Text extract »
>>>
In case you missed it amid all the holiday partying, I moved to NYC last weekend.
Here are some highlights of my first 72 hours as a New Yorker:
Dec. 16, the first night:
I successfully drove a 10-foot moving truck on the Brooklyn-Queens Expressway. My friends and I moved all my stuff into my apartment without incident, despite the fact that it looked like an obstacle course because it had just finished being repainted earlier in the day. Before the sweat had dried on our brows, we head up to the roof with one of my roommates to toast with champagne in rocks glasses. We take in the view of the Manhattan Bridge from my amazing rooftop.
After a quick shower at our separate apartments, we meet up with L at a Manhattan bar.
Around 1 a.m. (on the 17th, actually), my friend L and I were walking towards the subway and I spy a set of frosted glass doors lit from within by a warm, orange glow. “L, what is that place?” I say. We push open the door and find ourselves in an intimate, almost womblike jazz lounge.
However, the place is a little swanky and we’re not dressed for swank. A doorman tells us a private party is underway and we say that’s okay, we were just leaving. Another man appears and asks if he can take our coats. It becomes clear he’s the owner of the establishment. We say no, we don’t want to intrude. He asks if we would stay if he bought us a drink. As it turns out, it’s the friends and family night for the bar, which is not yet open to the public.
We stayed and enjoyed our round on the house. The place was seductive. The music; a mix of jazz, hip hop and classic R&B, was low and sultry and the drinks were sweet.
I plan on going back when I’m properly dressed and well-rested. As it turns out, Tillman’s Bar and Lounge opens tonight. And the owner got what I’m sure he wanted: free publicity.
We left after I realized I was actually falling asleep while having conversations. When I had to ask L, “Was I just talking about Brooke Burke’s boob job?” I understood that I had to go home. I see L off to the subway station, while I wait to hail a cab back to Brooklyn. I could have taken the train too, but I didn’t want to fall asleep and get mugged my first night in New York.
<<<
Data listing »
>>>
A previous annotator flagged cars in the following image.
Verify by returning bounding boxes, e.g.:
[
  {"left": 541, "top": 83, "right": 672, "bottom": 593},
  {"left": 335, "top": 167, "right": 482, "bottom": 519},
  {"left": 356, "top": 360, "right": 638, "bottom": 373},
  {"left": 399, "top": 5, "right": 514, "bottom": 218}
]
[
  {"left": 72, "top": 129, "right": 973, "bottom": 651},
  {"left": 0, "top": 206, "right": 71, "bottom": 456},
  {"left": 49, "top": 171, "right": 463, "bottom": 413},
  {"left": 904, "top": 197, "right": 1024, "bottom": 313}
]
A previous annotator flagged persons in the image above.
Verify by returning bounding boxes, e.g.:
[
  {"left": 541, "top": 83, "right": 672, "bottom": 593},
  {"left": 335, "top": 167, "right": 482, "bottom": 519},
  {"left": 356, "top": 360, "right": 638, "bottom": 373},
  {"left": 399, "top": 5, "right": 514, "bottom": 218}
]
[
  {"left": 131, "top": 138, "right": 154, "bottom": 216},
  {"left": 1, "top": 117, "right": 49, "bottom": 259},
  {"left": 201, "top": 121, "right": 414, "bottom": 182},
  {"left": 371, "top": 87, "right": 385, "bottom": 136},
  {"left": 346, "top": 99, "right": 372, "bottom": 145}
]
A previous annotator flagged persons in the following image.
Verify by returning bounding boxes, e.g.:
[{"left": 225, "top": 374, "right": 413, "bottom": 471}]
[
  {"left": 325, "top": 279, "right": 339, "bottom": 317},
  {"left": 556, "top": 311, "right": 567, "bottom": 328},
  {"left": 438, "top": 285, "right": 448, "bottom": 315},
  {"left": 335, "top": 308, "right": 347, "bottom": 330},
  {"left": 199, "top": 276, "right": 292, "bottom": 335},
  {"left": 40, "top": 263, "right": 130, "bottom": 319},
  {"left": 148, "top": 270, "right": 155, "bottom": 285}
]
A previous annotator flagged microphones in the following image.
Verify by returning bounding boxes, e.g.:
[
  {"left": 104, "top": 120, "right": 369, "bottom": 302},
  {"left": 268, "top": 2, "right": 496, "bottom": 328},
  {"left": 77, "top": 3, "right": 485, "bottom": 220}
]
<<<
Requirements »
**1)** Translate this sentence from the post about moving to New York into Spanish: "We stayed and enjoyed our round on the house."
**2)** Resume the post about the first days in New York, picking up after its final sentence.

Final results »
**1)** Nos quedamos y disfrutamos de nuestra ronda por cuenta de la casa.

**2)**
I realize there must be a trick to catching a cab downtown. It only cost $13 to get into Manhattan and these bastards want $50 to take me back. L told me not to tell the cabbies I’m going to Brooklyn until after I’m in the cab, but what am I supposed to do when they ask? I trudge to the train, on which I promptly fall asleep. Luckily, everyone else on the train at 3 a.m. is asleep too, but I do not miss my stop. I take a cab home from the train stop because I promised my grandparents I wouldn’t walk around after dark by myself.
NYC Lesson #1: When catching a cab from Manhattan to Brooklyn, it helps to catch one headed uptown because cabbies do not expect you to be going to downtown. After you are in the cab, by law, cabbies have to take you to any of the five boroughs. It helps to tell them that you live just over the Manhattan Bridge (which is not a lie .. you actually do live directly on the other side of the bridge).
Dec. 17, the first full day:
After waking early to drop off the moving truck, I head out to grab breakfast. I wind up at Bergen Bagels and text message my best friend because Bergen has 22 flavors of cream cheese.
NYC Lesson #2: New Yorkers don’t f*ck around when it comes to their bagels. In addition to the 22 cream cheeses I counted, there are multiple other spreads with which to decorate several varieties of bagel. There are two breeds of New York bagels: the dense, chewy breed and the light, fluffy, just crispy on the outside breed. I prefer the latter. Bergen does them so well that after my first bite of plain bagel, toasted with scallion cream cheese, I almost give thanks out loud (my mouth was too full).
I return to my apartment, zombie-like, to take a much needed nap. When I arrive, both of my roommates are putting the apartment back together since the painting is done. I inexplicably feel the need to unpack the kitchen even though I still don’t have sheets on my bed.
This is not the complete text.